Argo Rollouts는 Kubernetes의 기본 Deployment 롤링 업데이트를 넘어, 카나리(Canary), 블루-그린(Blue-Green), 프로그레시브 딜리버리 전략을 선언적으로 구현하는 컨트롤러입니다. 트래픽을 점진적으로 이동하며 메트릭 기반 자동 판단(Analysis)으로 안전한 배포를 보장합니다.

이 글에서는 카나리 배포 설정, 블루-그린 전환, AnalysisTemplate 메트릭 검증, 트래픽 관리(Istio/NGINX), 롤백 전략까지 실무 운영 패턴을 다룹니다.

Rollout 리소스 기본 구조

Argo Rollouts는 Deployment 대신 Rollout 리소스를 사용합니다. 스펙은 Deployment와 거의 동일하되 strategy 섹션이 핵심입니다.

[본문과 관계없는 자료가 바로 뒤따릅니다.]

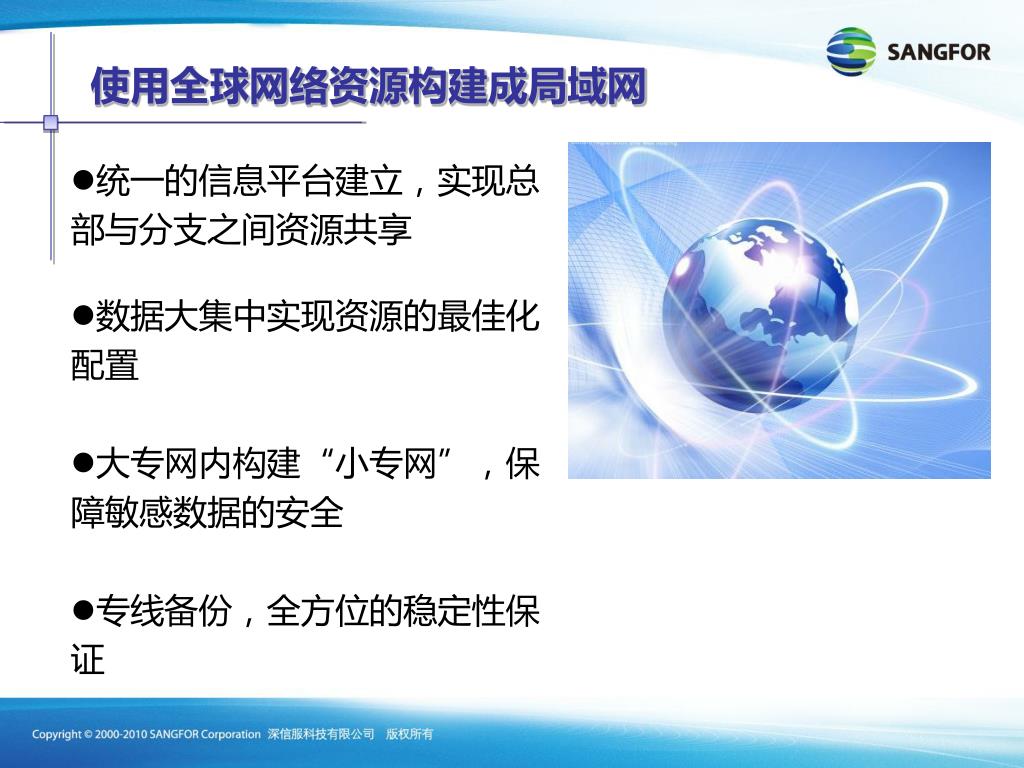 SANGFOR

使用全球网络资源构建成局域网

●统一的信息平台建立，实现总部与分支之间资源共享

●数据大集中实现资源的最佳化配置

●大专网内构建“小专网”，保障敏感数据的安全

●专线备份，全方位的稳定性保证

Copyright © 2000-2010 SANGFOR Corporation 深信服科技有限公司 版权所有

apiVersion: argoproj.io/v1alpha1
kind: Rollout
metadata:
  name: api-server
  namespace: production
spec:
  replicas: 5
  revisionHistoryLimit: 3
  selector:
    matchLabels:
      app: api-server
  template:
    metadata:
      labels:
        app: api-server
    spec:
      containers:
        - name: api
          image: myregistry/api-server:v2.1.0
          ports:
            - containerPort: 8080
          resources:
            requests:
              cpu: 500m
              memory: 512Mi
          readinessProbe:
            httpGet:
              path: /health
              port: 8080
            initialDelaySeconds: 10
            periodSeconds: 5
  strategy:
    canary:
      # 카나리 전략 상세 설정은 아래에서

카나리 배포: 점진적 트래픽 이동

spec:
  strategy:
    canary:
      # 카나리 Service와 안정 Service 분리
      canaryService: api-server-canary
      stableService: api-server-stable

      # 트래픽 라우팅 (NGINX Ingress 사용)
      trafficRouting:
        nginx:
          stableIngress: api-server-ingress
          additionalIngressAnnotations:
            canary-by-header: X-Canary
            canary-by-header-value: "true"

      # 단계별 배포 전략
      steps:
        # 1단계: 5% 트래픽으로 시작
        - setWeight: 5
        - pause: { duration: 2m }

        # 2단계: 메트릭 분석 실행
        - analysis:
            templates:
              - templateName: success-rate-analysis
            args:
              - name: service-name
                value: api-server-canary

        # 3단계: 20%로 증가
        - setWeight: 20
        - pause: { duration: 5m }

        # 4단계: 수동 승인 대기
        - pause: {}  # duration 없으면 수동 승인 필요

        # 5단계: 50%로 증가
        - setWeight: 50
        - pause: { duration: 10m }

        # 6단계: 최종 분석
        - analysis:
            templates:
              - templateName: full-analysis
            args:
              - name: service-name
                value: api-server-canary

        # 7단계: 100% (자동 프로모트)
        - setWeight: 100

steps의 각 단계에서 pause로 대기, analysis로 메트릭 검증, setWeight로 트래픽 비율을 조절합니다. pause: {}는 수동 승인이 필요한 게이트입니다.

블루-그린 배포

spec:
  strategy:
    blueGreen:
      # 활성 Service (현재 프로덕션 트래픽)
      activeService: api-server-active
      # 프리뷰 Service (새 버전 테스트용)
      previewService: api-server-preview

      # 프리뷰 레플리카 수 (기본: 동일)
      previewReplicaCount: 2

      # 자동 프로모션 활성화 여부
      autoPromotionEnabled: false

      # 자동 프로모션 대기 시간 (autoPromotionEnabled: true일 때)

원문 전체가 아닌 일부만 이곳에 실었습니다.